[Stated goal]
Copy out the lines below with every "camera" changed to "lens" and nothing else altered, leaving the pictures out.

(Excerpts from a spatial reasoning dataset)

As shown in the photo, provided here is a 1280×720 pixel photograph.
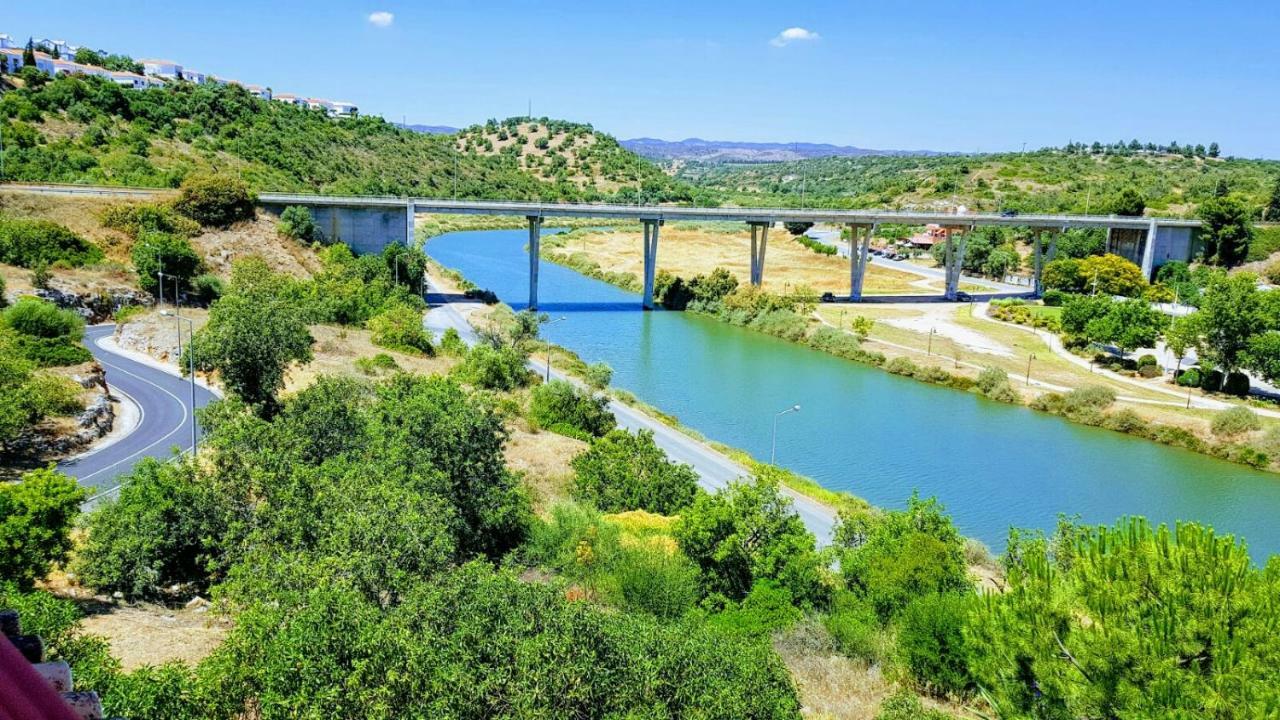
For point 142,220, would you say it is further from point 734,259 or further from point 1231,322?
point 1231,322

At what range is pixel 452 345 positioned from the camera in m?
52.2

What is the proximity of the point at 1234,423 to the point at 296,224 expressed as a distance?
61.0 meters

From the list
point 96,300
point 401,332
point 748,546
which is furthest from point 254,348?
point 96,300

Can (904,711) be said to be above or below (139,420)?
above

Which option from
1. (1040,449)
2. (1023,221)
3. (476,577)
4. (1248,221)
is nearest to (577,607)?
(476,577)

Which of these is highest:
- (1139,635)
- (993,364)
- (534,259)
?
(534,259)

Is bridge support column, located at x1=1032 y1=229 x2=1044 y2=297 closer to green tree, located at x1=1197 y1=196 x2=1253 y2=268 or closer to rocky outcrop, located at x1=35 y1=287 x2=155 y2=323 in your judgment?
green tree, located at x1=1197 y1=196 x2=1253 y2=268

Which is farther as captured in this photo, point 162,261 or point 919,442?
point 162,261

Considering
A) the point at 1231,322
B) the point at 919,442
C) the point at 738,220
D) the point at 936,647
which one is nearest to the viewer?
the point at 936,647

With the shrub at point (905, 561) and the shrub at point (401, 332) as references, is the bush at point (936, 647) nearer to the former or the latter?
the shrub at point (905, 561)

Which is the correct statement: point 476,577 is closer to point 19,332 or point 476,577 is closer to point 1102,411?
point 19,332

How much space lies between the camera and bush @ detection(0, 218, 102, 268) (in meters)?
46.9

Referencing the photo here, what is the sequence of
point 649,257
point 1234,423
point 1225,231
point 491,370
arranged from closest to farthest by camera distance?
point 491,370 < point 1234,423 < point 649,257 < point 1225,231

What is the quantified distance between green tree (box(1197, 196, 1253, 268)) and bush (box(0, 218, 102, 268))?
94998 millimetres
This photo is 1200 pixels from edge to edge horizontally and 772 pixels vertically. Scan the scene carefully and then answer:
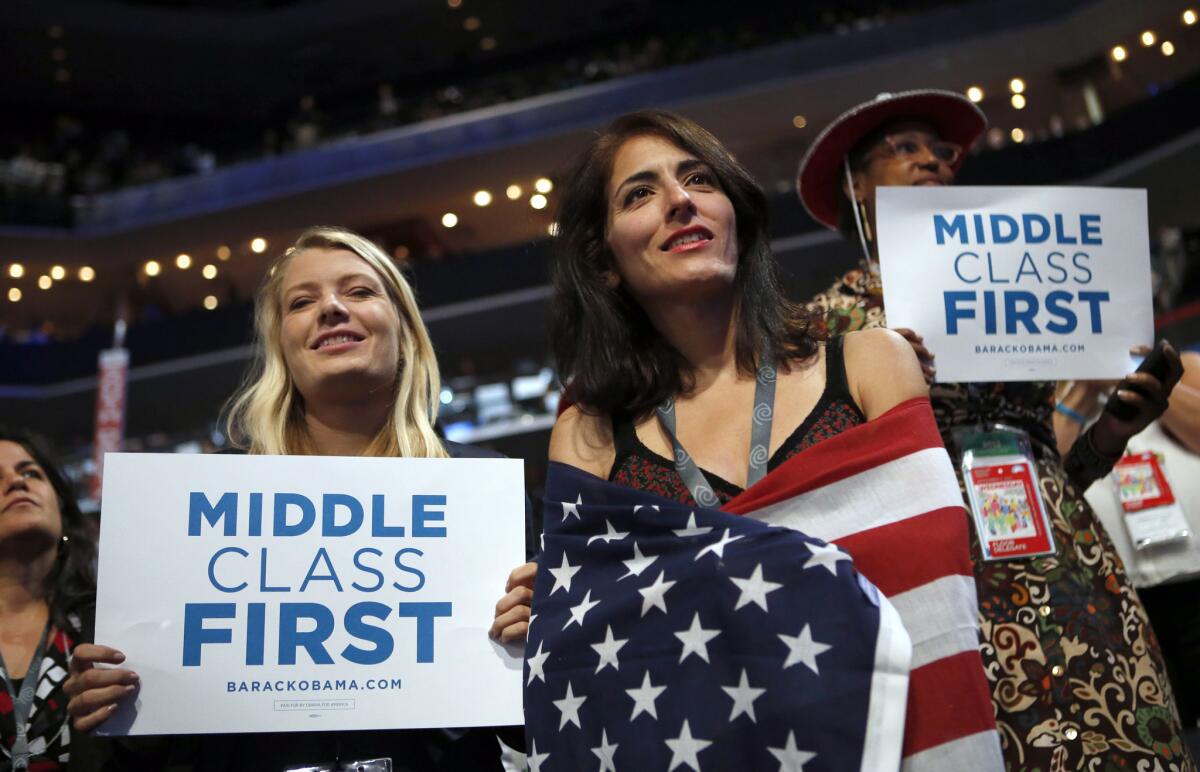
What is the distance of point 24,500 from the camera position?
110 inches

[Answer to the exercise]
As shown in the photo, provided here is a 1280×720 pixel photograph.
For point 142,220, would you say it is further from point 734,259 or further from point 1231,322?
point 1231,322

At what range is pixel 452 345 positioned from the lens in m?
52.2

What is the proximity of the point at 1234,423 to the point at 296,224 expressed as a distance?
61.0 meters

From the list
point 96,300
point 401,332
point 748,546
which is furthest from point 254,348?
point 96,300

Can (904,711) be said to be above or below (139,420)?
above

Which option from
1. (1040,449)
2. (1023,221)
3. (476,577)
4. (1248,221)
is nearest to (577,607)?
(476,577)

Which of these is highest:
- (1139,635)
- (993,364)
- (534,259)
?
(534,259)

Is bridge support column, located at x1=1032 y1=229 x2=1044 y2=297 closer to green tree, located at x1=1197 y1=196 x2=1253 y2=268 or closer to rocky outcrop, located at x1=35 y1=287 x2=155 y2=323 in your judgment?
green tree, located at x1=1197 y1=196 x2=1253 y2=268

Which is farther as captured in this photo, point 162,261 or point 919,442?
point 162,261

Considering
A) the point at 1231,322
B) the point at 919,442
C) the point at 738,220
D) the point at 936,647
which one is nearest to the viewer?
the point at 936,647

With the shrub at point (905, 561) and the shrub at point (401, 332) as references, is the bush at point (936, 647) nearer to the former or the latter?
the shrub at point (905, 561)

Which is the correct statement: point 476,577 is closer to point 19,332 or point 476,577 is closer to point 1102,411?
point 19,332

How much space lies between the lens and bush @ detection(0, 218, 102, 268) (in meters)?
46.9

Referencing the photo here, what is the sequence of
point 649,257
point 1234,423
point 1225,231
point 491,370
arranged from closest to farthest by lens distance?
point 491,370 < point 1234,423 < point 649,257 < point 1225,231

What is the quantified distance between green tree (box(1197, 196, 1253, 268)) and bush (box(0, 218, 102, 268))?
94998 millimetres
This photo is 1200 pixels from edge to edge horizontally and 772 pixels vertically. Scan the scene carefully and then answer:
What is the distance of point 24,500 from the lens position?
110 inches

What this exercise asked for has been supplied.